The Jefferson County Board of Education routinely communicates with state and district legislators on their priorities about education in Jeffco. On Jan. 9, the Board discussed a formal draft of ideas for legislative priorities to be presented to these legislators.
Board President Stephanie Schooley described how the priorities allow the Board to weigh in on legislation as it moves forward and lend a voice to the decision-making and what education priorities should be included.
One of those draft priorities is for the legislature to avoid creating new grant programs.
“These often detract districts from focusing on student learning and use resources that could be more equitably allocated to the school finance act, benefiting all districts,” according to the Board’s priorities document.

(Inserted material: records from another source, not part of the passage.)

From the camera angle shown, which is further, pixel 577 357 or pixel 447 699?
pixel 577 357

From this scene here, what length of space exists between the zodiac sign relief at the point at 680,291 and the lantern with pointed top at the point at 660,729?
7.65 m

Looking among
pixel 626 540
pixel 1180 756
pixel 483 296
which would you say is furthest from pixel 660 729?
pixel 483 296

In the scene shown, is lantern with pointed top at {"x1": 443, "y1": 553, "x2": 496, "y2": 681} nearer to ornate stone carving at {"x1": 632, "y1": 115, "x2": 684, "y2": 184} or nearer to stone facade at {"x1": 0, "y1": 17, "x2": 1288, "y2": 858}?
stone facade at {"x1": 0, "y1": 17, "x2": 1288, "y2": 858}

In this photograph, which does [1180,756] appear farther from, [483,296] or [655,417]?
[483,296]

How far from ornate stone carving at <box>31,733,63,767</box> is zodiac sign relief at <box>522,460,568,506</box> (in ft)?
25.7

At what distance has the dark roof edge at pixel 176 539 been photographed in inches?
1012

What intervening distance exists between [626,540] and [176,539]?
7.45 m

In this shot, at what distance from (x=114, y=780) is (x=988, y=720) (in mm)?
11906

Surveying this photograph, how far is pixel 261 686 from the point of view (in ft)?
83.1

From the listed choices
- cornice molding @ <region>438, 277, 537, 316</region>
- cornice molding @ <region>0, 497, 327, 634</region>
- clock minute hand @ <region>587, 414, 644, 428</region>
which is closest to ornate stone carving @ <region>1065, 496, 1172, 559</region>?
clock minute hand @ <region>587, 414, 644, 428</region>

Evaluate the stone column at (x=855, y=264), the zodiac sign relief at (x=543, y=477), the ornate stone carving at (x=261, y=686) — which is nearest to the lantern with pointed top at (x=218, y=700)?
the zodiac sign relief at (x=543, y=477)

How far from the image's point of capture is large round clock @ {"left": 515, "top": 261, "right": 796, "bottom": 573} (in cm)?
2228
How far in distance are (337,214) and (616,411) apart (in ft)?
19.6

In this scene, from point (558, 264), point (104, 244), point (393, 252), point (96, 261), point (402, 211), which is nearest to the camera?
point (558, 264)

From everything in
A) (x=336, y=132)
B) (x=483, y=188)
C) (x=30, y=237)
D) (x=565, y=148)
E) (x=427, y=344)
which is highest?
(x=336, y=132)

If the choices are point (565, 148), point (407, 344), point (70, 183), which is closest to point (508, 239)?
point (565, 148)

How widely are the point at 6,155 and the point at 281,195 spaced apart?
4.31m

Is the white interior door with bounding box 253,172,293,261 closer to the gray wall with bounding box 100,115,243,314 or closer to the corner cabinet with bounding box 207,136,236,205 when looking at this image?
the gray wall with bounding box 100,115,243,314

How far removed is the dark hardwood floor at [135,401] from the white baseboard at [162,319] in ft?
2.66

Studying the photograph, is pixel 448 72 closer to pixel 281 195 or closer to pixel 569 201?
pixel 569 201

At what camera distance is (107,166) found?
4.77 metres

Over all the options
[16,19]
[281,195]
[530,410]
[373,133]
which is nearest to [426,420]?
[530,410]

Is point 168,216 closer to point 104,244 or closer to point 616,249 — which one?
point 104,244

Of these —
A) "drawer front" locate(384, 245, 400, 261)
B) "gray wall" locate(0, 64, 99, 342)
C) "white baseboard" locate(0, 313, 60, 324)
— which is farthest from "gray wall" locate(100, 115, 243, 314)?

Some of those resources Ed Bowditch, a partner at Bowditch & Cassell Public Affairs and lobbyist for the Board, described as being spent on grant writers, raising the question of whether it should be the “highest priority for all districts in the state to be competing over funds.”
Other priorities included determining “what an effective K-12 education costs in Colorado and to set our expectations to that level,” rather than “assuming we can adequately educate and support students with the amount of funding available to districts.”
Superintendent Tracy Dorland described this discussion as a way to give the lobbyist a few key areas the Board cares about so as to advocate for them. The priorities list is a proactive platform, she continued, and as bills emerge there is also an opportunity for a reactive stance to those bills from the Board.
The priorities list will be put to a vote in the next Board of Education meeting, according to Schooley.